Olympic Option was a surveillance program operated during the London Olympics in 2012, under which at least 100 GCHQ operatives were given access to the PRISM system “throughout the Olympic timeframe,” ostensibly to identify potential terror threats. In a single six-day period in May 2012, according to a top-secret PowerPoint slide, GCHQ received 11,431 “cuts of traffic” from communications intercepted using PRISM. (“Cuts” is a term used by the NSA to describe extracts of conversations that it collects.) The memo prepared for Alexander describes the British request for unsupervised access to FISA 702 data as “in a manner similar to Olympics Option [sic].”
The data sharing between the agencies during the Olympics, though, was not isolated to PRISM. It also encompassed large volumes of metadata – such as the “to” and “from” details from an email but not the content of the message itself – as part of a more expansive Olympics surveillance effort. The NSA was funneling troves of intercepted data to GCHQ from a system called GHOSTMACHINE, a massive cloud database used by the NSA to analyze metadata and store, according to one document in the Snowden archive, “100s of billions of entries.”
The NSA declined to answer a series of questions from The Intercept about its surveillance cooperation with GCHQ or comment on whether the arrangement has involved sharing information on Americans’ communications.
In a statement, NSA spokeswoman Vanee Vines said that the agency is legally barred from sharing intelligence collected under PRISM and similar programs “unless the Foreign Intelligence Surveillance Court has first approved minimization procedures, which must comply with the Fourth Amendment and limit the collection, retention and dissemination of information about U.S. persons.” Vines added that, in response to a “genuine threat of terrorist attack” surrounding the 2012 Olympics, the U.S.intelligence community “took steps authorized by law and consistent with the Constitution to protect Americans and citizens of other countries.”

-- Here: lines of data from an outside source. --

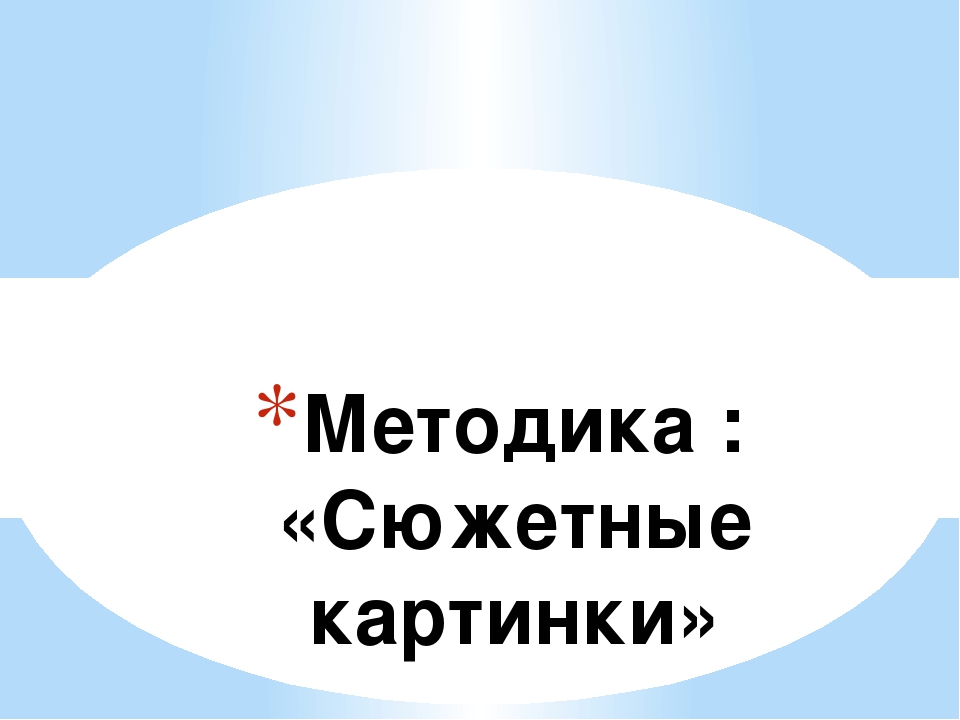 Комплексная диагностика для детей от 4 до 5 лет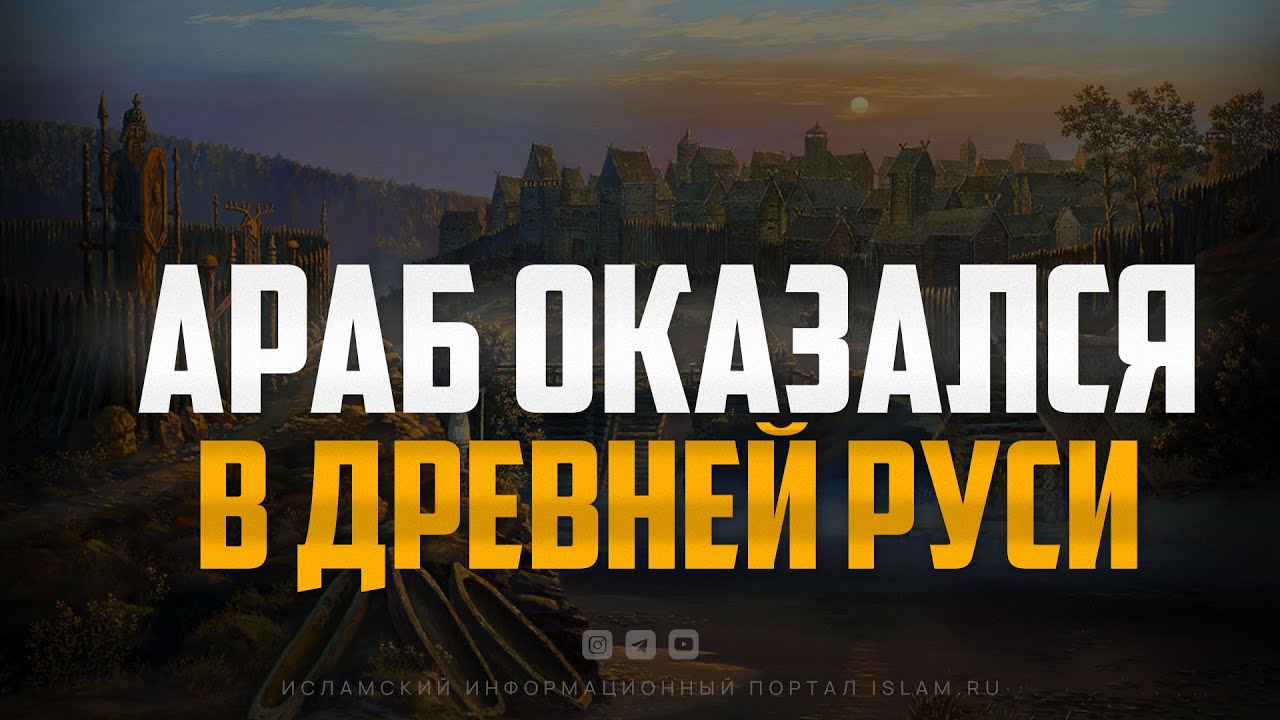 Араб оказался в Древней Руси и поразился этому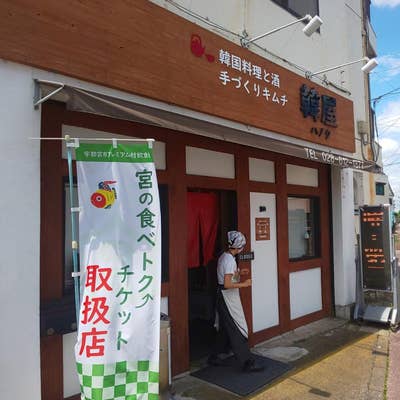 宇都宮市 選択 韓国料理ハノク。とちおとめ隊長 vol.2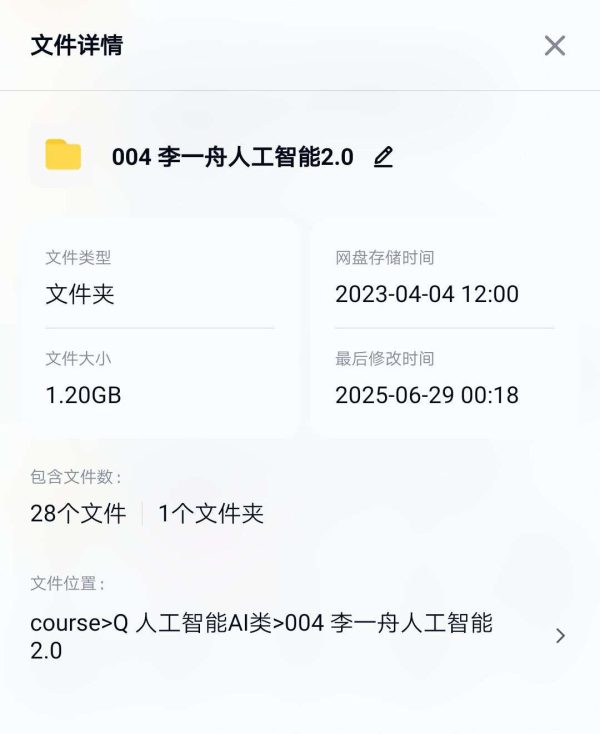 「№.10」李一舟·人工智能2.0 - 图片 2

Similarly, GCHQ refused to answer any questions on the record about the documents. The agency issued its boilerplate response to inquiries, insisting that its work “is carried out in accordance with a strict legal and policy framework, which ensures that our activities are authorised, necessary and proportionate, and that there is rigorous oversight.”
Earlier this month, a report by the U.K. government’s communications interception commissioner deemed GCHQ’s arrangements with the NSA to have been within the law and said that the agency was not engaged in “indiscriminate random mass intrusion.”
But the newly revealed documents raise questions about the full extent of the clandestine cooperation – key details about which appear to have been withheld from lawmakers.
Huppert, the member of Parliament, served on a committee that reviewed – and recommended against – a push from the British government for more powers to access private data before the Snowden materials became public last year.
At no point during that process, Huppert says, did GCHQ disclose the extent of its access to PRISM and other then-secret NSA programs. Nor did it indicate that it was seeking wider access to NSA data – even during closed sessions held to allow security officials to discuss sensitive information. Huppert says these facts were relevant to the review and could have had a bearing on its outcome.
“It is now obvious that they were trying to deliberately mislead the committee,” Huppert told The Intercept. “They very clearly did not give us all the information that we needed.”
Decrying the process as a “good example of how governments should not behave,” the Liberal Democrat parliamentarian is calling for significant reform of the U.K.’s current surveillance regime.
“I want to see much greater clarity on how we have oversight, because it is currently not fit for purpose,” he says. “We need much more transparency about what is happening. And we need to revise our laws, because our laws clearly have too many loopholes in them.”